Götz Veser Professor, Chemical Engineering
Research
Nanomaterials for reactive applications; Reactions in nanoconfinements
Keywords: Nanomaterials; catalysis; CO2 capture; energy technology; materials stability
Nanomaterials are opening endless novel possibilities across areas ranging from materials science to physics, chemistry, and engineering. By engineering materials on the molecular scale, it has become possible to tailor the physical and chemical - and hence the functional - properties of many materials.
Beyond the investigation of structure-property relationships for nanomaterials for catalysis (such as impact of size, shape, and composition of materials on their reactive properties), our research focusses on the development of cost-effective and scalable synthesis pathways which result in robust nanomaterials.

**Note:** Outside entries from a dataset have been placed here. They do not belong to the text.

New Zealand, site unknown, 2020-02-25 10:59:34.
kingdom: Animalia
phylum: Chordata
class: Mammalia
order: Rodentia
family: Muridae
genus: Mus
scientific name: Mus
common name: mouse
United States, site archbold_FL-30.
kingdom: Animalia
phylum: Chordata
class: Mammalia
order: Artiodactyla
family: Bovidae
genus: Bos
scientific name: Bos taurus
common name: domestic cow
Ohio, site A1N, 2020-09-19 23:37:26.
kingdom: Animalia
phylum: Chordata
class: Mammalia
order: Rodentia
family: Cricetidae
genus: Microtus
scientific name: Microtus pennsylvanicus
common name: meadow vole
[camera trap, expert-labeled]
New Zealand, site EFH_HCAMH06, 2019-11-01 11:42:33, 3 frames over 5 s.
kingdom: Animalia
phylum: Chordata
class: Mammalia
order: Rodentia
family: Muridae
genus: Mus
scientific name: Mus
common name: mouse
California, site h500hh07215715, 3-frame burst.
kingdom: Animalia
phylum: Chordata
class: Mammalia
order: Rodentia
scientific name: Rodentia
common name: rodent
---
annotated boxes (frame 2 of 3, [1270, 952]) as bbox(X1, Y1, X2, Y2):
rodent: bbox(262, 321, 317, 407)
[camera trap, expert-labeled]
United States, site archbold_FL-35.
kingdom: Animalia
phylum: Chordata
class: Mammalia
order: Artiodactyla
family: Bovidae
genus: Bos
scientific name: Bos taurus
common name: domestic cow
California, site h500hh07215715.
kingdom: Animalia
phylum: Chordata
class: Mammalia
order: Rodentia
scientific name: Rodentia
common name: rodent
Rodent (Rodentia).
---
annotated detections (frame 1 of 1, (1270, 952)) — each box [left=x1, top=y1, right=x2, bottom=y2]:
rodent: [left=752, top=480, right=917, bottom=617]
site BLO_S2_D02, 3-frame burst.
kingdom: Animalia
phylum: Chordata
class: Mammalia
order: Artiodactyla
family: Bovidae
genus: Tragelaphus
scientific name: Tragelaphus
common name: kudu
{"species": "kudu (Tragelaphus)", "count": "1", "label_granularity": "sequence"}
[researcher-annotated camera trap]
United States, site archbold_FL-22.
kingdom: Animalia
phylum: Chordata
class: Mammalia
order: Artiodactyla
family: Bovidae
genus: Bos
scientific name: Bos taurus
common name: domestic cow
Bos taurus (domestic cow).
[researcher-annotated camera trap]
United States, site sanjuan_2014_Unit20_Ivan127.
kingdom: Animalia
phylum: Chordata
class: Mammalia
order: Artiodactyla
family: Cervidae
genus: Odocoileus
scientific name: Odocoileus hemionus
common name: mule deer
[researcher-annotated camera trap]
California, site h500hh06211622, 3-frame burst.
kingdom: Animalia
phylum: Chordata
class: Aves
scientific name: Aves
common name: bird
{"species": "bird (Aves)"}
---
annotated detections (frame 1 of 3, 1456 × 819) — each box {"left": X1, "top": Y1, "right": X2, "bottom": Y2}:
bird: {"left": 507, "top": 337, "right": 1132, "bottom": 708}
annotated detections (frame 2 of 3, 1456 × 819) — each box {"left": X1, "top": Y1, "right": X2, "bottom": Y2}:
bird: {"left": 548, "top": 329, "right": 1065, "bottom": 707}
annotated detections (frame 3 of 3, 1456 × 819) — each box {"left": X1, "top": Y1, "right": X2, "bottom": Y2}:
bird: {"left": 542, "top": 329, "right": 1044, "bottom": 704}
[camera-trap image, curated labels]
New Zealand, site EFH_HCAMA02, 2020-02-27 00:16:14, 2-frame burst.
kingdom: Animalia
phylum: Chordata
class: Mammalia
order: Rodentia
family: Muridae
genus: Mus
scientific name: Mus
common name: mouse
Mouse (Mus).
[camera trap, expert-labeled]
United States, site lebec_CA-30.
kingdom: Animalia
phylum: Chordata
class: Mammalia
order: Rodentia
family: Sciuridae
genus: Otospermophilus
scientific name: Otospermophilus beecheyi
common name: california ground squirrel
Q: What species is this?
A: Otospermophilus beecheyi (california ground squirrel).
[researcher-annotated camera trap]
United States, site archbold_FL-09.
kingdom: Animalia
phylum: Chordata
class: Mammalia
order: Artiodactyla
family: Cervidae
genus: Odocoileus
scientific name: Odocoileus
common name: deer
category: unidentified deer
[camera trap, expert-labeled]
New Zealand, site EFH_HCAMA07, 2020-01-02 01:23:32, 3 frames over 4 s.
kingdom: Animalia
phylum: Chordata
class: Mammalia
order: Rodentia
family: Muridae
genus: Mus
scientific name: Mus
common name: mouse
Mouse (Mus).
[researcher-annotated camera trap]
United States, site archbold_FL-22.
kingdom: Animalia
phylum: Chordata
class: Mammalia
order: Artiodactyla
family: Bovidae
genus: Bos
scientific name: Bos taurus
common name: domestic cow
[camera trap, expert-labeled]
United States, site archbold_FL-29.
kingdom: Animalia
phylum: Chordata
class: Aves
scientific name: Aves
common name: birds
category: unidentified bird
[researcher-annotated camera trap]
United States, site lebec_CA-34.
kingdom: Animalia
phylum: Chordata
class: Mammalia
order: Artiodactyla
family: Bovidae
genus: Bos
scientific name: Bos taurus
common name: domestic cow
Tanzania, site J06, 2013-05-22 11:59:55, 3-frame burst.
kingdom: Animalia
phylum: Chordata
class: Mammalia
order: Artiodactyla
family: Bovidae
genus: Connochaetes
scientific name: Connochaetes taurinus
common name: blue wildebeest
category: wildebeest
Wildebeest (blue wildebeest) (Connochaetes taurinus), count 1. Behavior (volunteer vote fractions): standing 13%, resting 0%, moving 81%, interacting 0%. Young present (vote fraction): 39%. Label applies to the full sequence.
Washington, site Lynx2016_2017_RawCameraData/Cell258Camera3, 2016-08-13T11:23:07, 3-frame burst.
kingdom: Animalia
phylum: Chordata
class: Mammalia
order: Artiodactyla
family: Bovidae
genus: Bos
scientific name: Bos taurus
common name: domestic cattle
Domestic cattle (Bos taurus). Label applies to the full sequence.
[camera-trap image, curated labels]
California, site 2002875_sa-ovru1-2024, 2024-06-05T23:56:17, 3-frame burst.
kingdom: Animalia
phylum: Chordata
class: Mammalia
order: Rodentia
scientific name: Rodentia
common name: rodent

In this way, we aim to address cost and stability as two of the key hurdles towards commercialization of nanomaterials.
Additionally, we are utilizing some of the materials that we are developing in the above described effort for fundamental investigations into the impact of nanoconfinement on physical and chemical properties of materials and molecules.
Finally, triggered by concerns regarding potential health and environmental effects resulting from wide-spread use of nanomaterials, we have recently started to investigate the toxicity of nanomaterials in collaboration with colleagues at the University of Pittsburgh Medical Center.